Fortunately, we boast a wide array of genius bartenders here in Seattle and the Pacific Northwest, ones who can take a joyous mix like eggnog and raise it to another creative level, which is how we find ourselves currently within a wonderland of eggnog choices, each bartender unwrapping their own spin to the drink.

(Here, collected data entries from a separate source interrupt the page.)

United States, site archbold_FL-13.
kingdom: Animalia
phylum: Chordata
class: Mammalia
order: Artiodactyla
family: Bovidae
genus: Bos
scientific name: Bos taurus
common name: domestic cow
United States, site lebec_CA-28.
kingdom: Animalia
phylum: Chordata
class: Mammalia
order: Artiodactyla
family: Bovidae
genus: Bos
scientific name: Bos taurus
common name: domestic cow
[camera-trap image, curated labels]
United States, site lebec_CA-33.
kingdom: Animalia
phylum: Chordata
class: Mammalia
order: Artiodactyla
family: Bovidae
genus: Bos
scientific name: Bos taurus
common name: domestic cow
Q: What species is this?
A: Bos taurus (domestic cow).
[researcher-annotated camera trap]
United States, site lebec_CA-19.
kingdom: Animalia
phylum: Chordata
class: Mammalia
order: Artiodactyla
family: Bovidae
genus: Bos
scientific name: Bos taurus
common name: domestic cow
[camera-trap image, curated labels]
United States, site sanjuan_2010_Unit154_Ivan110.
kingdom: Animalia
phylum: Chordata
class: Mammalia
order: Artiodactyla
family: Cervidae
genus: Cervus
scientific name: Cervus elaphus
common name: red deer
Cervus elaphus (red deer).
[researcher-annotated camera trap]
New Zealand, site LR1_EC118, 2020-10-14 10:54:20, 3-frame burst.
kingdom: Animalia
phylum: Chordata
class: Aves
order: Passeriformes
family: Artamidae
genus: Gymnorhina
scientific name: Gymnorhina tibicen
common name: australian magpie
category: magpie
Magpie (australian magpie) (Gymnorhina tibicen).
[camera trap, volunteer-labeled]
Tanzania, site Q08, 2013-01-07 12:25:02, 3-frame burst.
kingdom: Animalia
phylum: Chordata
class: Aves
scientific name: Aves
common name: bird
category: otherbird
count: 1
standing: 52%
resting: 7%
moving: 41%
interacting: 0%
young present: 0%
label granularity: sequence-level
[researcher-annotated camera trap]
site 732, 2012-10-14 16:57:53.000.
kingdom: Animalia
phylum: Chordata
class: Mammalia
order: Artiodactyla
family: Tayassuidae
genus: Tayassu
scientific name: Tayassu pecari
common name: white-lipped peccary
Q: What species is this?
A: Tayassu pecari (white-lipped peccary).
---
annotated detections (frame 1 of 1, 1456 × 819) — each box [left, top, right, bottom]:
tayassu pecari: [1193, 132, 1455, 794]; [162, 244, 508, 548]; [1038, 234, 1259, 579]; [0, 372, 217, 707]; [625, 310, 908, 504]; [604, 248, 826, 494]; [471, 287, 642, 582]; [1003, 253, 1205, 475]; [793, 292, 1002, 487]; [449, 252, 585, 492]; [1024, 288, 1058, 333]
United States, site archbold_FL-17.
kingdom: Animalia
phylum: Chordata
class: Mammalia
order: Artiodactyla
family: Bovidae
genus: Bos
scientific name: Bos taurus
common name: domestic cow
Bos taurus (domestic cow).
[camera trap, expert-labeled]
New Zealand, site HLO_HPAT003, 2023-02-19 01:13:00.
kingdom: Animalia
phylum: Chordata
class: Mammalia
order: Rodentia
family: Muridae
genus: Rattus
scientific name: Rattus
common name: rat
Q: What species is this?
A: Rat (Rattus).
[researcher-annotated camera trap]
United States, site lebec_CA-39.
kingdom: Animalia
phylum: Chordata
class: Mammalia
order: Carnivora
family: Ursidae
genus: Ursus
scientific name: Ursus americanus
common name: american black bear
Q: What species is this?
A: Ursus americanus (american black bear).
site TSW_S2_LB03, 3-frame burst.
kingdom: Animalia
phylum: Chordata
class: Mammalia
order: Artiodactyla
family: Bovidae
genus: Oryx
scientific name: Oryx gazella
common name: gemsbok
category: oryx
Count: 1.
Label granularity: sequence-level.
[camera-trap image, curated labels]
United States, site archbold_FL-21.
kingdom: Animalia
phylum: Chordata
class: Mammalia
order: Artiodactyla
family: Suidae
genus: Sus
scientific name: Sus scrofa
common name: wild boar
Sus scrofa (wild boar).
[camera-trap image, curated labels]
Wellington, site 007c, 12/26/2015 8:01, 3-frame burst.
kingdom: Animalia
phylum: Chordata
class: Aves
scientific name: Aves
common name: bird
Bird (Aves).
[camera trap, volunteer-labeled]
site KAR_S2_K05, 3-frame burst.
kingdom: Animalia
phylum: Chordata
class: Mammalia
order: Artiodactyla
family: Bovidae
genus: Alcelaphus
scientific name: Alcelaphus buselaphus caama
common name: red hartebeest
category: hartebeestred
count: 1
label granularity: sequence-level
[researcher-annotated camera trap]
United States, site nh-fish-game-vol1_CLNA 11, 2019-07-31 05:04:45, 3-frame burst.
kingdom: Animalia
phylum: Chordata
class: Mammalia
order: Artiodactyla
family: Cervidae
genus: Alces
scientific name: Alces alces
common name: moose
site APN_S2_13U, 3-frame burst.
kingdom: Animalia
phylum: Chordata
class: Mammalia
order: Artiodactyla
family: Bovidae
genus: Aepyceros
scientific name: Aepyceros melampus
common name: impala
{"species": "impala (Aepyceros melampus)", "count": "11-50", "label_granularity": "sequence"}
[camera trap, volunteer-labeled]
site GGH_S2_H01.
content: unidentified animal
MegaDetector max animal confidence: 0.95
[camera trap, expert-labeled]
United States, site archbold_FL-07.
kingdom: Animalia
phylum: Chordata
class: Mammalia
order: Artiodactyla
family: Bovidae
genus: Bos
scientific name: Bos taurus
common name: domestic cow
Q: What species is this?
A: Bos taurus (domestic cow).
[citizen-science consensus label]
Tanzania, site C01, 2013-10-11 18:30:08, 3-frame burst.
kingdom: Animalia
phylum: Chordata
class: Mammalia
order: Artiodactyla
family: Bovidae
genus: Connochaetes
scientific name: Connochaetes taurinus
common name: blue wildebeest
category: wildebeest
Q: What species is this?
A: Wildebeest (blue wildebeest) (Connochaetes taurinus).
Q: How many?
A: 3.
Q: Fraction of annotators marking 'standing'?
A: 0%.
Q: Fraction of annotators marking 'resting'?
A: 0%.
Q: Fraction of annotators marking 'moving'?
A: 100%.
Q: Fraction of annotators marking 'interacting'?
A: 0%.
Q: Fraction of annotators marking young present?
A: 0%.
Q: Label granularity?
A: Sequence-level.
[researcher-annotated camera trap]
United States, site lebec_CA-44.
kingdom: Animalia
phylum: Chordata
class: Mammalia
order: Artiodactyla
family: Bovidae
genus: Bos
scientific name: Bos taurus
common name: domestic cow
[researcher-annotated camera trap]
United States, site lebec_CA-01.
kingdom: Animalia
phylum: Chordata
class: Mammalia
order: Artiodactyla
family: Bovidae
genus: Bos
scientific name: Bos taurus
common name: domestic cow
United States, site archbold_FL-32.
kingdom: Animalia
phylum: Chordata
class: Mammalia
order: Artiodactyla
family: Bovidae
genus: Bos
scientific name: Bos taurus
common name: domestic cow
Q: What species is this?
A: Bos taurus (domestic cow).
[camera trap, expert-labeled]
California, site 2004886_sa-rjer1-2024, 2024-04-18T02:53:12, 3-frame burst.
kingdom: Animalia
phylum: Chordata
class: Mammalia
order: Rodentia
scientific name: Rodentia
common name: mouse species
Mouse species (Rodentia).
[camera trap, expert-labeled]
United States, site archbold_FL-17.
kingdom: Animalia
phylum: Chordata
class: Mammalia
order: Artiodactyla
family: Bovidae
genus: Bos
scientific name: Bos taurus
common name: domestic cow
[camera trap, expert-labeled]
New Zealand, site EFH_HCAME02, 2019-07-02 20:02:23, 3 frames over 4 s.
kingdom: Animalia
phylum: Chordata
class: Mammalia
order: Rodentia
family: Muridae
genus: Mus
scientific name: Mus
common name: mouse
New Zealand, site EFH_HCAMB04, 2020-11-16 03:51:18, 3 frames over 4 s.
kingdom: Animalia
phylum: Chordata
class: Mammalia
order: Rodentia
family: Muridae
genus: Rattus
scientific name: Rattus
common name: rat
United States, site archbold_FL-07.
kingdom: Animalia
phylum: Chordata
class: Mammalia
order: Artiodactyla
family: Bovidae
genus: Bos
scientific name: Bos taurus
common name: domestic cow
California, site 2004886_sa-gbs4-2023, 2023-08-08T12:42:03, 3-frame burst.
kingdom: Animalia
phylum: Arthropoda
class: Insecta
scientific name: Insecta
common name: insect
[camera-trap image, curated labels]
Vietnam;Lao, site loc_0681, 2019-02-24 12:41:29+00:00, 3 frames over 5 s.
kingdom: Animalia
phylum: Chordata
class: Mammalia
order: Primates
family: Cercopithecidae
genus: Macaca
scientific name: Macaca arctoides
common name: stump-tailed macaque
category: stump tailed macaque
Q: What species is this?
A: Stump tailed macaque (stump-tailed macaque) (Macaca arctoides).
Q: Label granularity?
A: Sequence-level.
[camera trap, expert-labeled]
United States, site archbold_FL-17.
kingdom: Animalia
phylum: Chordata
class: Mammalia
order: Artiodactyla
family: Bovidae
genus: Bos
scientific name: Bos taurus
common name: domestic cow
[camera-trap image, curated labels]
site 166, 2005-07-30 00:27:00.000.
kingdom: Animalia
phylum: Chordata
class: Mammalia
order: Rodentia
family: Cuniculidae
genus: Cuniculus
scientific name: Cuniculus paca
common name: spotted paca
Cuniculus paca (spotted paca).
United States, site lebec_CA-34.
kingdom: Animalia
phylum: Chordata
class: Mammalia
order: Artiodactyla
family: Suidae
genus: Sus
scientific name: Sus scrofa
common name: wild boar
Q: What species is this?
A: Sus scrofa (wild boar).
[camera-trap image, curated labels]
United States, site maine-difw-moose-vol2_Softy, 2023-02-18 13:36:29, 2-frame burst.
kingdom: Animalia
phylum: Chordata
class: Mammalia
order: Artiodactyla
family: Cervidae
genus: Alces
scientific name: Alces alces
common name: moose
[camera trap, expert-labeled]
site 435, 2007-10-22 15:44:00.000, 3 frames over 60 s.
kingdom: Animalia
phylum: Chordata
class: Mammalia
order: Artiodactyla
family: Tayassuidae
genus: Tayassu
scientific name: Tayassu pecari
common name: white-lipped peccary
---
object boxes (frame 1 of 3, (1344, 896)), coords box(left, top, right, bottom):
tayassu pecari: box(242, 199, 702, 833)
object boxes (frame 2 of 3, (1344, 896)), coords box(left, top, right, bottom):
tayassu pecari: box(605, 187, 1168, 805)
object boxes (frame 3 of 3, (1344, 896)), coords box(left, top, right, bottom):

The eggnog competition demonstrated this amazingly. We elfish judges sampled eight different eggnogs, each as individual as a snowflake. Spirits and liqueurs used covered the globe: enough rums to map the Caribbean, as well as sherry, Cognac, brandy, Pisco, Calvados, tequila, bourbon, Scotch, Irish whiskey, vermouth and more. Even Chicago’s buttery Malort showed up. And spices? A normal rack couldn’t have held them. Time-honored eggnog spicing mingled alongside tropical treats like banana, coconut, pineapple, lilikoi and pandam. Moreover, there were intriguingly curious additions, including charred cassia bark, caramel, and espresso powder.
Plus, there was enough cream and eggs to fill a bathtub. We were spoiled with eggnog choices, like kids given everything they wanted for Christmas. Just revisiting this lineup of skilled bartenders and ’nogs makes me thirsty:
Rob Ruetz, University Village Ba Bar
Eggnog creation: UV NoG
Shattuck Wildaner, South Lake Union Ba Bar
Eggnog creation: Green Eggs & Ham
Zachary Reifert, Capitol Hill Ba Bar
Eggnog creation: Vietnamese Coffee-Inspired Nog
Jon Christiansen, Monsoon
Eggnog creation: Silky and Tropical Nog
Chris Cvetkovich/Adam Weintraub, Nue
Eggnog creation: Feliz Nogidad
Silas Manlove, Love Hospitality LLC
Eggnog creation: Sherrying is Caring
Travis Sanders, Rochambeau
Eggnog creation: Malort Face Nog
Benji Sager, Alder and Ash
Eggnog creation: Hollaback Nog
After sampling the lot, we were, as judge Beeroness Jackie Dodd so festively said, “Aficionogos.” You can be one too! Most of the bars listed above are featuring eggnogs entered on winter menus — Rochambeau even has a second ’nog. A host of bars around Seattle and the Pacific Northwest are highlighting eggnogs on their holiday menus as well, including Essex, Sol Liquor Lounge, Otter on the Rocks, The Maple, and more. You can even get an NA eggnog foam latte at The Shop by Porter. Eggnog is truly back — a Christmas without it is like a stocking full of coal.
While each eggnog judged was winter-worthy, only one could be the winner, the star at the top of this tree. That winner this year … Shattuck Wildaner from, funny enough, the South Lake Union Ba Bar where the contest commenced. His Green Eggs & Ham Eggnog was mint-shaded and inventive while customarily noggy enough to feel seasonally ideal. It had Cognac, sherry, dark rum, whiskey, a pork belly fat wash, chicory, eggs, a blend of creams and milks, coconut, and pandan.
Beyond the glory, Wildaner received a “big-ass” trophy. But he only gets to keep it until next holiday season, as Christiansen plans on making this eggnog contest annual. He’s hoping to grow it with more eggnogs, opening it to the public (keep your eyes peeled), adding a charity component and further joys. Beyond the festive fun, however, Christiansen wants it to be a place where bartenders can “showcase their skills, to engage in that creative process that gives life to what they do.”
The contest is becoming a space for them “to give people something they’re proud of, something they’ve worked on,” says Christiansen. “That’s the beauty of this beverage world, at the end of that effort, what you are giving people is a gift that you are capable of giving.”
Now that, holidayers, is a sentiment to warm the eggnog heart of any Scrooge.